Publicacao/Comunicacao
Intimação
Apelação Cível Nº 0069853-65.2016.4.02.5102/RJ
RELATOR: Desembargador Federal THEOPHILO ANTONIO MIGUEL FILHO
APELANTE: EWERTON CARLOS FREIRE JUNIOR (AUTOR)
ADVOGADO(A): BRUNA BRAGA FELIX SOARES (OAB RJ129834)
APELADO: CAIXA ECONÔMICA FEDERAL - CEF (RÉU)
EMENTA
ADMINISTRATIVO. EMBARGOS DE DECLARAÇÃO. INEXISTÊNCIA DE VÍCIOS NO JULGADO. RECURSO NÃO PROVIDO.
1. Embargos de declaração opostos contra acórdão que analisou a regularidade de contratos bancários, rechaçando a alegação de abusividade nas taxas de juros pactuadas e considerando suficiente a prova pericial produzida nos autos. O embargante alega contradições internas no laudo pericial judicial, especialmente nos itens 3.2.2, 3.2.3, 3.2.5 e 3.2.9, e sustenta que o acórdão incorreu em contradição ao não reconhecer tais inconsistências.
2. O art. 1.022 do CPC estabelece que os embargos de declaração se destinam a sanar obscuridade, eliminar contradição, suprir omissão ou corrigir erro material, não se prestando à rediscussão do mérito da decisão.
3. Conforme ressaltado no voto condutor, foram analisados todos os documentos constantes nos autos, incluindo informações, cálculos da Contadoria Judicial e o laudo pericial contestado.
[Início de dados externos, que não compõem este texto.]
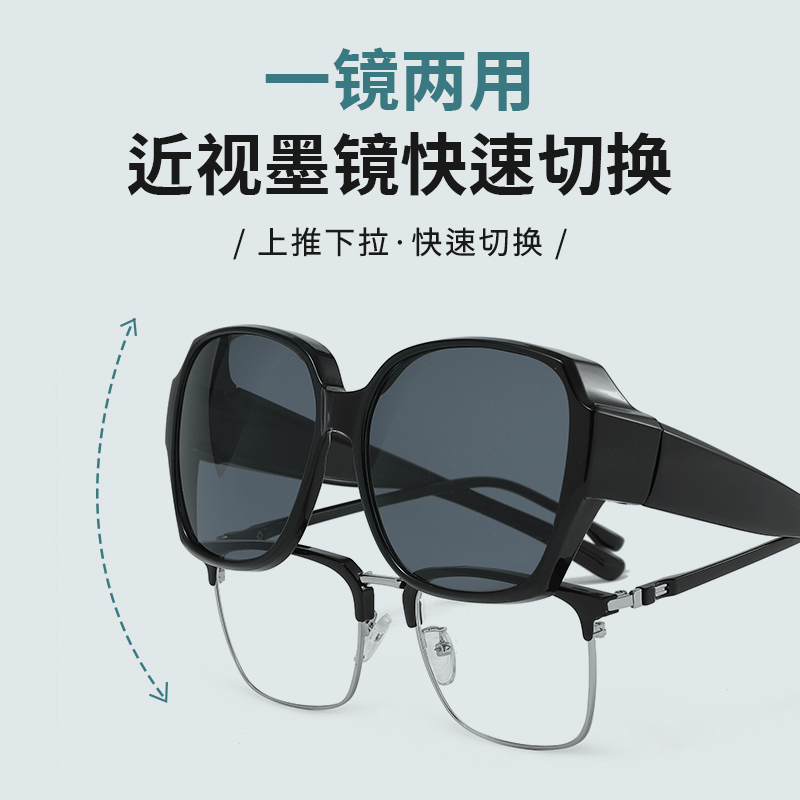 一镜两用
近视墨镜快速切换

/ 上推下拉·快速切换 /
A prova pericial produzida em Juízo, associada aos demais documentos constantes nestes autos, demonstraram-se suficientes para a decisão da lide.
4. O julgado embargado concluiu que restou comprovado nos autos o abatimento dos valores pagos pelo recorrente anteriormente ao refinanciamento das dívidas, e que, em relação aos contratos analisados, há dois percentuais cobrados dentre os mais baixos do mercado para a data acordada, e que somente um deles se afasta dos percentuais mais baixos.
5. O julgado destacou também que "as taxas de juros pactuadas entre as partes, embora variáveis, não se mostram abusivas em comparação com os índices de mercado divulgados pelo BACEN, não se verificando os requisitos excepcionais para revisão judicial desses encargos".
6. O acórdão reportou-se, ainda, ao entendimento pacificado no STJ "de que, em contratos de mútuo bancário, o fato de a taxa de juros remuneratórios ser superior a determinado patamar – como uma vez e meia, o dobro ou o triplo da taxa média de mercado –, por si só, não configura abusividade".
7. Forçoso concluir que inexiste qualquer vício no julgado, e que o embargante insurge-se contra a própria decisão proferida no acórdão atacado, sendo incabível a oposição de embargos de declaração com o objetivo de rediscutir questões analisadas e devidamente fundamentadas na decisão, mormente porque não são cabíveis para provocar novo julgamento da lide.
8. A insatisfação com o resultado do julgamento deve desafiar recurso próprio, não sendo os embargos de declaração sucedâneo recursal.
9. A teor do disposto no art. 1.022 do CPC, inexistindo omissão, obscuridade ou contradição, ou, ainda, erro material, devem ser desprovidos os embargos de declaração.
10. Embargos de Declaração opostos por EWERTON CARLOS FREIRE JUNIOR não providos.
ACÓRDÃO
Vistos e relatados estes autos em que são partes as acima indicadas, a Egrégia 7ª Turma Especializada do Tribunal Regional Federal da 2ª Região decidiu, por unanimidade, negar provimento aos Embargos de Declaração opostos por EWERTON CARLOS FREIRE JUNIOR, nos termos do relatório, votos e notas de julgamento que ficam fazendo parte integrante do presente julgado.
Rio de Janeiro, 05 de agosto de 2025.